___ DOCUMENT EXCERPT ___

3 thoughts on “10/30/20 Blue Collar and Buddha

  1. The part of the documentary during which the white citizens from Rockford, IL expressed their concern towards the Laotian refugees quite honestly disgusted me from the perspective of a 2020 viewer; we now understand the damaging effects of stereotypes placed upon various cultures, and it is evident that in this case the assumptions are glaringly incorrect. The Laotian refugees worked exponentially harder to provide for their family, which you pointed out was essential within their culture, whereas Americans believe they deserve the work that Laotians earn through their mere presence alone. I think your observation was insightful, and that the racial slur quotes you included especially highlighted the ignorance within Rockford.

___ EXTRACTED INFORMATION ___

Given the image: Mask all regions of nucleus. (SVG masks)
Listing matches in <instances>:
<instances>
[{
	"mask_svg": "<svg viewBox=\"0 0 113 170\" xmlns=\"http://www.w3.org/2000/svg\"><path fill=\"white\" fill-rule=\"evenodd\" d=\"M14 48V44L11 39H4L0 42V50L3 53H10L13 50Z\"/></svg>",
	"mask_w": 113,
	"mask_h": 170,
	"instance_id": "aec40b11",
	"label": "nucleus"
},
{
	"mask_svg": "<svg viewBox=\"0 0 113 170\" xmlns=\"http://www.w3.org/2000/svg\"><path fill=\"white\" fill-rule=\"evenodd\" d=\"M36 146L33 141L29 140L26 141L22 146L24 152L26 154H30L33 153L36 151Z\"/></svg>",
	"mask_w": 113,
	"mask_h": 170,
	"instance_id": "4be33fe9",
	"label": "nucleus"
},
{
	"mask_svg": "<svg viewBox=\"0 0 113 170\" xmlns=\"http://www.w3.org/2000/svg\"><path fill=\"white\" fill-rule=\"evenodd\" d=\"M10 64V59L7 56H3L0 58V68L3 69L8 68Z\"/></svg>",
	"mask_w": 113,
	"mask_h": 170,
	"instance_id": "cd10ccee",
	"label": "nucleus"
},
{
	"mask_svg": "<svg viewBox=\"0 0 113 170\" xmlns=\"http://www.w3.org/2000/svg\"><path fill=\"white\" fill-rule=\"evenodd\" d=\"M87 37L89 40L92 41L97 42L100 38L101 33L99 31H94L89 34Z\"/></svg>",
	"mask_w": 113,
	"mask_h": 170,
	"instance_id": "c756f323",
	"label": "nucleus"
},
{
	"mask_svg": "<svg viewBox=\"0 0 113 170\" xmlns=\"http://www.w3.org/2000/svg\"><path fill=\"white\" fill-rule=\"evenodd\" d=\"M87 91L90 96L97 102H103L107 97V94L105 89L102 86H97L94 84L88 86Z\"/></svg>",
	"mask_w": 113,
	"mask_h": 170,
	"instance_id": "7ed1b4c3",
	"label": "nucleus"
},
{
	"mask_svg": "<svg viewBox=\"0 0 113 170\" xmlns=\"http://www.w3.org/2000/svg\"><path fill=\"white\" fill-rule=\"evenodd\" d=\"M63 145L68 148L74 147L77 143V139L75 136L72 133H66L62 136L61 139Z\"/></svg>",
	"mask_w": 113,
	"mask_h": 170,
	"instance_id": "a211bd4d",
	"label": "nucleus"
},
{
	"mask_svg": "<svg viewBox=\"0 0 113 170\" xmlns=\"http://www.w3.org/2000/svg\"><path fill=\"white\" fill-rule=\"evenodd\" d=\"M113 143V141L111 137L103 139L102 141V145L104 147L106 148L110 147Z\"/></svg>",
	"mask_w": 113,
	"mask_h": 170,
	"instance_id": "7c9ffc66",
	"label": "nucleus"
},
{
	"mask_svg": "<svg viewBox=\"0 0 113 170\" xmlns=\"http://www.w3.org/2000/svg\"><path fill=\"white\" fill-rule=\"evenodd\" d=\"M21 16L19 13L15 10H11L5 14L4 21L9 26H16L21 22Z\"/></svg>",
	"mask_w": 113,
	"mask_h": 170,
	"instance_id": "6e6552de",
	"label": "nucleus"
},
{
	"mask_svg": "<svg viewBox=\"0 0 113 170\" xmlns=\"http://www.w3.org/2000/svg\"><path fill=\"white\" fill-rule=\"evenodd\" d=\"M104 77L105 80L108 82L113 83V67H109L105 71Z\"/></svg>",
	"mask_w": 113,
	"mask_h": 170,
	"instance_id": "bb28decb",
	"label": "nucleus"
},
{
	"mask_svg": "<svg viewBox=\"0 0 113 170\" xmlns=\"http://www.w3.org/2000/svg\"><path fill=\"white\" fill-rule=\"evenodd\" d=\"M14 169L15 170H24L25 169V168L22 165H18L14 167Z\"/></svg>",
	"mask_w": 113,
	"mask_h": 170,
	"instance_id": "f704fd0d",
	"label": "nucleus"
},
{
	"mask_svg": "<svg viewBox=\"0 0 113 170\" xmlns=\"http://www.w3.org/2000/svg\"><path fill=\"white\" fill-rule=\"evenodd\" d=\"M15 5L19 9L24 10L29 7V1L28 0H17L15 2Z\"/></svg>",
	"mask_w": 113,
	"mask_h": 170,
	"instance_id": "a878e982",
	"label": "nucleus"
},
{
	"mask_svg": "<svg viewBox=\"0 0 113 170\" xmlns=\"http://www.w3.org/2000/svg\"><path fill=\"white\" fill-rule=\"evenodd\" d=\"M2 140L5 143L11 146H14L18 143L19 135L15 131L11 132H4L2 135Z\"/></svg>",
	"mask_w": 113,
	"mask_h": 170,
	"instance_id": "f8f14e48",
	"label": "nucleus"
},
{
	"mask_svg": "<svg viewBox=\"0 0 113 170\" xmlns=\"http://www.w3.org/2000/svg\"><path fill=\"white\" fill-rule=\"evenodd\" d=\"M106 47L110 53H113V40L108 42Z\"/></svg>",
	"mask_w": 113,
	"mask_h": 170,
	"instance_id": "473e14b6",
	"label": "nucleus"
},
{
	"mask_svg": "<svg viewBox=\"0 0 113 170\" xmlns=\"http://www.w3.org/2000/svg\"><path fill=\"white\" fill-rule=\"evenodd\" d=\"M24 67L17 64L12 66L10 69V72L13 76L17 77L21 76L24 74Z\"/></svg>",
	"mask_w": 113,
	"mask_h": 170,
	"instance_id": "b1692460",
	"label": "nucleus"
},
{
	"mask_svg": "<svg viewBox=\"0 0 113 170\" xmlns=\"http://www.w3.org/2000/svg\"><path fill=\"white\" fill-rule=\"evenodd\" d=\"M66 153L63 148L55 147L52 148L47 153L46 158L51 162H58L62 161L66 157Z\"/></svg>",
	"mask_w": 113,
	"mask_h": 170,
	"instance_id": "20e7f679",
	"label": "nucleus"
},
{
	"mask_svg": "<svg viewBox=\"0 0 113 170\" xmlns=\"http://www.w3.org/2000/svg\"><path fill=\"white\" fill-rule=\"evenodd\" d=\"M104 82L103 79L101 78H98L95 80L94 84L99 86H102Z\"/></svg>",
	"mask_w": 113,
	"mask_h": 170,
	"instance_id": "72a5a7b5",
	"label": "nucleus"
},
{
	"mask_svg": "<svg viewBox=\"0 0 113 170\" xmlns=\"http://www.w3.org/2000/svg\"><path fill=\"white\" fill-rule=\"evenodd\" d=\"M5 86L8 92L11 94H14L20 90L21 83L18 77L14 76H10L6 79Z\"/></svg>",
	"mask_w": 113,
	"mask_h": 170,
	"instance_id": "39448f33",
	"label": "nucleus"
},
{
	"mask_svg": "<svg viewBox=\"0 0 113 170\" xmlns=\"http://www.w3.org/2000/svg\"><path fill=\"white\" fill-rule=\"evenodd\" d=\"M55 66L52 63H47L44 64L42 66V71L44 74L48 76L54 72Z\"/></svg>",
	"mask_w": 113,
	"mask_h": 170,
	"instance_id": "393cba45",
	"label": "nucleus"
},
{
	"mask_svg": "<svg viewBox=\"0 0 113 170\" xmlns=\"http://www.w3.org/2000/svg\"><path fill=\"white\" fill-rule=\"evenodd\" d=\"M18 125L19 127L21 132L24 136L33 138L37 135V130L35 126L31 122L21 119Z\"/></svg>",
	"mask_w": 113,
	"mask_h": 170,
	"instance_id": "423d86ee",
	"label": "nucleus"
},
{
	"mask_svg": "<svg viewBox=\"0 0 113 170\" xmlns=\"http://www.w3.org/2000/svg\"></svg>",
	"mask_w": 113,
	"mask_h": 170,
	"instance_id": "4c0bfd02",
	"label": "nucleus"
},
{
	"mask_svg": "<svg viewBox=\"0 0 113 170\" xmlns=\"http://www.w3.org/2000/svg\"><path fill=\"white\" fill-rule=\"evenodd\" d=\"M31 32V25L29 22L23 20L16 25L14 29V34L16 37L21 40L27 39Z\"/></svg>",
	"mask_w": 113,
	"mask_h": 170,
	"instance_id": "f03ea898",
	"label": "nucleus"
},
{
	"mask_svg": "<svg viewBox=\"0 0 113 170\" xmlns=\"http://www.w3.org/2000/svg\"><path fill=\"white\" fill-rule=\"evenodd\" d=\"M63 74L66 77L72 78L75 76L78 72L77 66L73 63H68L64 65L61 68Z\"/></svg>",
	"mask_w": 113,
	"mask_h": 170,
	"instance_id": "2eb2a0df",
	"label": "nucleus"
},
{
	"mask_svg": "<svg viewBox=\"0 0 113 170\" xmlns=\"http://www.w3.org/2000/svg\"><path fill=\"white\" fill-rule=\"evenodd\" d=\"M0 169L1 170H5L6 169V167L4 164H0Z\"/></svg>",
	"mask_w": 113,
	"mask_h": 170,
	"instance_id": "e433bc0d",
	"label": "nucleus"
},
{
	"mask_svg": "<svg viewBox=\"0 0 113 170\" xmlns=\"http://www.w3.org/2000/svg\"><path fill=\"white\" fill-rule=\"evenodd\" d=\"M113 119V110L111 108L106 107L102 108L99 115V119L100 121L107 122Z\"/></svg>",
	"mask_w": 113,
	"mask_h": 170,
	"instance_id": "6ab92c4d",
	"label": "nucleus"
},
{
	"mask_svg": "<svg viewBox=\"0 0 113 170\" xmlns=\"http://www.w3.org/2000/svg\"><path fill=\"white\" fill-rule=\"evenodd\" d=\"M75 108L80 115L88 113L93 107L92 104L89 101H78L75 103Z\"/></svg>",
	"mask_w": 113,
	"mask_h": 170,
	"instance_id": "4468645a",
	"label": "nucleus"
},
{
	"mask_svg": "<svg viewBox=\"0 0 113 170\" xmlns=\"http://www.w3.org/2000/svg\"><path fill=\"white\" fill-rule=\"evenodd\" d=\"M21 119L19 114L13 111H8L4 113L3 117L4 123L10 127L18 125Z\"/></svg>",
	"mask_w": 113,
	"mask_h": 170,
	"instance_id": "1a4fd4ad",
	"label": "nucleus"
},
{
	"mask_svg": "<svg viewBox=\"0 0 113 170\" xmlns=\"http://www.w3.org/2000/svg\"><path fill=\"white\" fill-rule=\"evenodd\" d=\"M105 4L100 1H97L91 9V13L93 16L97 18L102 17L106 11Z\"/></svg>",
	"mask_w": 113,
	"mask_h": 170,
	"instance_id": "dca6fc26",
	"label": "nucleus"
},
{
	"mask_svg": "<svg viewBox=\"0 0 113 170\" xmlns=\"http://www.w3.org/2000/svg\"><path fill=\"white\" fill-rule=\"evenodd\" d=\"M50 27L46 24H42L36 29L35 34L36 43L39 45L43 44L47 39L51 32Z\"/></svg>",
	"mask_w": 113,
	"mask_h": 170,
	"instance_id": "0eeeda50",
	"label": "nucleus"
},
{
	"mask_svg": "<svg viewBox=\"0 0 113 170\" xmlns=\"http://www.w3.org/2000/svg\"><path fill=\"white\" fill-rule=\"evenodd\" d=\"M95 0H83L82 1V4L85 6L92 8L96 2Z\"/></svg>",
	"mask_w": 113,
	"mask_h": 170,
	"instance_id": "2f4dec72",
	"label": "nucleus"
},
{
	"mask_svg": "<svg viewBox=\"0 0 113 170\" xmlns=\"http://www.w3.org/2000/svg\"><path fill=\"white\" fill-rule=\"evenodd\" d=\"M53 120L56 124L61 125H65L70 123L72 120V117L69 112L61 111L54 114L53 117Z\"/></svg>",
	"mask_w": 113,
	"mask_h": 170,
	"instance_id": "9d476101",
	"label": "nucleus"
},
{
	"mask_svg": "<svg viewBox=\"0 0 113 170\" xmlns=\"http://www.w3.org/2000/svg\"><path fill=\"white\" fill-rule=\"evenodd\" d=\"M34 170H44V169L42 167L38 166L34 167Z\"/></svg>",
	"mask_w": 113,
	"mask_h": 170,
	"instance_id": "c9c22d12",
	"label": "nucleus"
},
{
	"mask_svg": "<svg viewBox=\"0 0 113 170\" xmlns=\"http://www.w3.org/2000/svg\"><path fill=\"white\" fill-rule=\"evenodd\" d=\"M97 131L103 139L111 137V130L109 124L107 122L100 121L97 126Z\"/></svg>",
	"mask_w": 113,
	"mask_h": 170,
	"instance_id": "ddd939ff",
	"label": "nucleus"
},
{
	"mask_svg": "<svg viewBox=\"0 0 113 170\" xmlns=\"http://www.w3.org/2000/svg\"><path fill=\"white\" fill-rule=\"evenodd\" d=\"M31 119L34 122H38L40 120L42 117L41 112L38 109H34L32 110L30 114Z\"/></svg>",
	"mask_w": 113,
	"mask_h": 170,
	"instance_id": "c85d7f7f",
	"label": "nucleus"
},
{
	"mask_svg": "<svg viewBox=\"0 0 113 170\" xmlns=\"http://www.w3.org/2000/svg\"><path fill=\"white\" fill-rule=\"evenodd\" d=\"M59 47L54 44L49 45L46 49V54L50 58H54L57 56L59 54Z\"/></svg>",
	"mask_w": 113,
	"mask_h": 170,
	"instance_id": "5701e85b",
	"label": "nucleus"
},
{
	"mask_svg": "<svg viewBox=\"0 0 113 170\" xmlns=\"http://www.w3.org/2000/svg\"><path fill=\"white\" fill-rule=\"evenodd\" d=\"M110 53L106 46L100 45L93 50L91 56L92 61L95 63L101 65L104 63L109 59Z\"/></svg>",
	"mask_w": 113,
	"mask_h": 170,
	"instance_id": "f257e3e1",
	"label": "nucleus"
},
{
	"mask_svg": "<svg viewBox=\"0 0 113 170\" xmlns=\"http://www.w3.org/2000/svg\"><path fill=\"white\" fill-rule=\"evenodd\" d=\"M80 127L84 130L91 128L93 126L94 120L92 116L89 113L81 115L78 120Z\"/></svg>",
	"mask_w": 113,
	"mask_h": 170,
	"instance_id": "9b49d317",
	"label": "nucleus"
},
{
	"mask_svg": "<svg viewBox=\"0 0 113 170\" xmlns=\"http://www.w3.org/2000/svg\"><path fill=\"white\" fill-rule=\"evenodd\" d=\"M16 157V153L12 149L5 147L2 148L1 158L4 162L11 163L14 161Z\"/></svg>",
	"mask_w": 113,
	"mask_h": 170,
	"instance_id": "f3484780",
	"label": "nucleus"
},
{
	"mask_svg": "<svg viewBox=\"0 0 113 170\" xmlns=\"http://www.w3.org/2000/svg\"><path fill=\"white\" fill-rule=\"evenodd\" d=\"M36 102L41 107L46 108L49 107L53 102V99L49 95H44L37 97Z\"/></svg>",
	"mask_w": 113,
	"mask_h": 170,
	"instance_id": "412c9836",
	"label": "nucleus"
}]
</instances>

___

= EXPLORE THE MATERIAL =
(1) Do these statements agree with the Blue Collar and Buddha comment? (a) The commenter was disgusted, as a 2020 viewer, by the Rockford citizens' concern about the Laotian refugees. (b) The Laotian refugees worked less hard than the Americans did. (c) The commenter thought the racial slur quotes added nothing to the observation. Answer yes or no for each, quoting the words of the comment that decide it.
(2) Can you carry on the Blue Collar and Buddha comment from its last sentence?
The records were drawn from a separate source.

= TASK ANSWERS =
(1)
(a) Yes: "quite honestly disgusted me from the perspective of a 2020 viewer"
(b) No: "The Laotian refugees worked exponentially harder to provide for their family"
(c) No: "the racial slur quotes you included especially highlighted the ignorance within Rockford"

(2)
  2. I agree with your connections between Laotians and religion (both Christianity and Buddhism), while they continued to practice Buddhism they also welcomed Christianity into their homes and they were very grateful for the help that they received from the churches. As one of the immigrants mentioned that she could not forgot Buddhism because she was raised in it, however, she also said that she could not just ignore Christianity because it helped and provided for her when she came to America.